Isaiah’s words capture our efforts. He preached to those in exile who might return to their homeland:
Widen the place of your tent,
Stretch the curtains of your dwellings – stint not!
Lengthen your cords, and strengthen your stakes (Isaiah 54:2)
The image is of a tent flexible enough to expand to contain those who had not been included in the past – but also capable of rooting itself in the soil of Jewish law, culture, and tradition – so it does not remain too loose to be able to stand firm. Our established and created rituals are the places in which we dwell and create meaning, and the strength of our future community is grounded within them.

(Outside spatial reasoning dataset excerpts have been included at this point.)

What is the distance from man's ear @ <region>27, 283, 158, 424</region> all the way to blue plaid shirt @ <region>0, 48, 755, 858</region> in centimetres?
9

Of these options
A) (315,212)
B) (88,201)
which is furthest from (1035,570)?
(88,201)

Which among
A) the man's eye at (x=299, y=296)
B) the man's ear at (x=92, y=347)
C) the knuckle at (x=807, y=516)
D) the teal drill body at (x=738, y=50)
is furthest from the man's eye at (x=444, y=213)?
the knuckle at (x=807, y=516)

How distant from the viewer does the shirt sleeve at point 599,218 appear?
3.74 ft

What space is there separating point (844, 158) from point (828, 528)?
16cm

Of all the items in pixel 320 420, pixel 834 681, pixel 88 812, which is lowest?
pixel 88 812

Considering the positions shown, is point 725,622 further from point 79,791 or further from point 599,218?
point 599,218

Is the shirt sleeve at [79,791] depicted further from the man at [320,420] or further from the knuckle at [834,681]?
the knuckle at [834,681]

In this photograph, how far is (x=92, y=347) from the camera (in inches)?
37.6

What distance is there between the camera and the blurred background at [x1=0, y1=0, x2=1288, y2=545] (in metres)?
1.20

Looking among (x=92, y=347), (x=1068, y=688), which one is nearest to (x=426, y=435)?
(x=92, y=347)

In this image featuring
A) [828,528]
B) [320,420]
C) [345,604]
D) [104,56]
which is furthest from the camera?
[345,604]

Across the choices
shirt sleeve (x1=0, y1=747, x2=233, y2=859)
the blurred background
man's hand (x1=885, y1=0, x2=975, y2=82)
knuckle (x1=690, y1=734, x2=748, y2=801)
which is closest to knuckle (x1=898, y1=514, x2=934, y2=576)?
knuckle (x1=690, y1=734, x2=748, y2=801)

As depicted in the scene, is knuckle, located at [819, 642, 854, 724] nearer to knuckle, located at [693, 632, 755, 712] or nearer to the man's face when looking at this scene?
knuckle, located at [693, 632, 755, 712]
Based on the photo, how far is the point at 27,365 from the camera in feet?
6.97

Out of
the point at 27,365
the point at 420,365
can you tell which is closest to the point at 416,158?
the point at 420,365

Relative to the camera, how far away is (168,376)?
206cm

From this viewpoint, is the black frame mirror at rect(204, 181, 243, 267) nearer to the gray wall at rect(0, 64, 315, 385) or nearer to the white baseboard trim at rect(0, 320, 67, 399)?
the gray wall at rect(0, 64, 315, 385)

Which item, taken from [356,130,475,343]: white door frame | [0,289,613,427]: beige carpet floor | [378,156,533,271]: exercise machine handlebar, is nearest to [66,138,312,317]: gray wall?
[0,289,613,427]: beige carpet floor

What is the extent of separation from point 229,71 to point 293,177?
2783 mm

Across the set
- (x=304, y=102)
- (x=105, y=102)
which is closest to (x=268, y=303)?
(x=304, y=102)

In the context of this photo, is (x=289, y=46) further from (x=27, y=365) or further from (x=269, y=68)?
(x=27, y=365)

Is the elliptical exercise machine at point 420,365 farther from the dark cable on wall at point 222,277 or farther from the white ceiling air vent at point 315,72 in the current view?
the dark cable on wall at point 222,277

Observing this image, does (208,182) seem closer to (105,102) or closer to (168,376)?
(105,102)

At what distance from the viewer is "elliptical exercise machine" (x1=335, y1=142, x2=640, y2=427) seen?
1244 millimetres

Thank you to Rabbi Tracy Nathan, the project editor. Rabbi Nathan is the Rabbi of Temple Beth Israel in Waltham, MA. She taught on the faculty at Solomon Schechter Day School of Greater Boston and served as rabbi of Congregation Beth Sholom in San Francisco. She received her rabbinic ordination from the Jewish Theological Seminary, where she served as a Cooperberg-Rittmaster Rabbinical Intern at Congregation Beit Simchat Torah, New York City’s synagogue for LGBT Jews, their friends, and families. Many thanks to Rabbi Danya Ruttenberg, who began the work of researching authors and ceremonies for this project and to countless individuals who consulted with Keshet on the formation of this Guide.
*The Reform Movement ‘s Central Conference of American Rabbis gave official sanction to its affiliated clergy in 2000 and the Reconstructionist Movement gave official sanction indirectly in 1993 and directly in 2004. In both movements, individual clergy had been officiating at unions for LGBT couples long before the official policy shifts.